To be clear, it is a disfunction, but not one that is just random, that strikes without any predictability; nor is it caused by something "going wrong" in the body - it is a condition created by the wrong environment for optimal function of the body; an environment that over time causes the disfunction in the metabolism.

This metabolic overload does take a predictable path - weight gain, decreased physical activity, rising LDL, skyrocketing triglycerides, increasing fasting blood glucose levels, insulin resistance, more weight gain, damage to internal organs, high blood pressure, etc. - until the body reaches a state of Type II Diabetes with underlying medical issues that must also be addressed.

The obesity and Type II Diabetes are outward symptoms of something much more insidious.

What is fueling this disfunction is not a metabolism gone awry, but years of eating a poor diet and consuming what can only be described as excessive carbohydrate in a state of malnutrition. This excess of carbohydrate and a chronic failure to meet nutrient requirements is exhausting the metabolism - exhausting the body's ability to produce and effectively use insulin.

It is time we change our perspective to one that addresses the underlying problem - poor diet - and stop pretending it isn't the increase in carbohydrate, to excessive levels, in our diet that is causing the numbers of children, adolescents and adults that become obese to continue climb and the numbers being diagnoised with pre-diabetes and diabetes to skyrocket along with other symptoms like dyslipidemia and high blood pressure.

What was once a long-term "wear-and-tear" disease seen in older people is now, with increasing and alarming frequency, afflicting our children. When are we going to stand up and say "enough is enough" - how many millions of children must be diagnoised before we finally step up and truthfully state the problem and give parents the solution to try to prevent this in their children?

This isn't rocket science.

Excessive carbohydrate translates, in the metabolism, to high levels of blood glucose that the body MUST manage with insulin. Insulin is the ONLY means of lowering blood glucose and the path of least resistance is to store excess blood glucose as body fat. The body only has a finite capacity to use glucose metabolized from carbohydrate for immediate energy and a finite capacity to store excess blood glucose as glycogen. Anything above and beyond these finite limits is stored as body fat to use later for energy when needed - and there is no "finite" storage capacity for body fat...it just keeps going and going.

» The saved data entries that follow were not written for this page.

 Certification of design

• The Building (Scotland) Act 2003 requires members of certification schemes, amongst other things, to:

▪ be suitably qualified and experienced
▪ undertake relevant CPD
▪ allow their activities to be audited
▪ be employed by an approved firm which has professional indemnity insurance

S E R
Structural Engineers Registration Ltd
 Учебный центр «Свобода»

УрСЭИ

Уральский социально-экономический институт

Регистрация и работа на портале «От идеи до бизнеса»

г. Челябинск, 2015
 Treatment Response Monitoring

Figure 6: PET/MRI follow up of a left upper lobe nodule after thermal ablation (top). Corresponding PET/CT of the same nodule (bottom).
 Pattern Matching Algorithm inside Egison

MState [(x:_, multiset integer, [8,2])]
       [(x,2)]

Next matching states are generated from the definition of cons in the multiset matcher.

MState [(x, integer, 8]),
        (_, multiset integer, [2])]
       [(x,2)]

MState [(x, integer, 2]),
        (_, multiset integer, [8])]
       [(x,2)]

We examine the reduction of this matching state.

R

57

The problem with this is that later never comes - one gets hungry again, eats again, eats an excess of carbohydrate again, and continues the vicious cycle in the metabolism, growing fatter and fatter while their ability to effectively use insulin diminishes, which steps up the vicious cycle and starts to cause lasting damage. What used to take multiple decades to develop is now taking just a few years - if that isn't a wake-up call, I don't know what is.

The daily diet of our children and our teens is littered with junk food - and not just occassionally, but every day, day after day, for the average kid.

Our children don't have some new defect in their genes or their metabolism - they are being fed a defective, nutritionally bankrupt diet.

Children and teens REQUIRE a nutrient-dense diet every day and each time they are fed or eat something that is nutritionally bankrupt, thier body is being robbed of long-term health; being robbed of an ability to function properly to optimize their health.

Think about that next time you see a toddler with a baby bottle filled with cola or eating french fries at the local fast food restaurant; think about that next time you see a teen guzzle down a huge slurpee or buy a bag of chips and a bottle of soda for lunch; think about that next time you shop for dinner for your family and have to decide between the fried chicken bucket with mashed potatoes, corn, biscuits, a pie and a 'bucket-o-soda' from the drive through or picking up some chicken breasts, green salad, green beans and carrots with some lemon essence mineral water and fresh berries for dinner instead.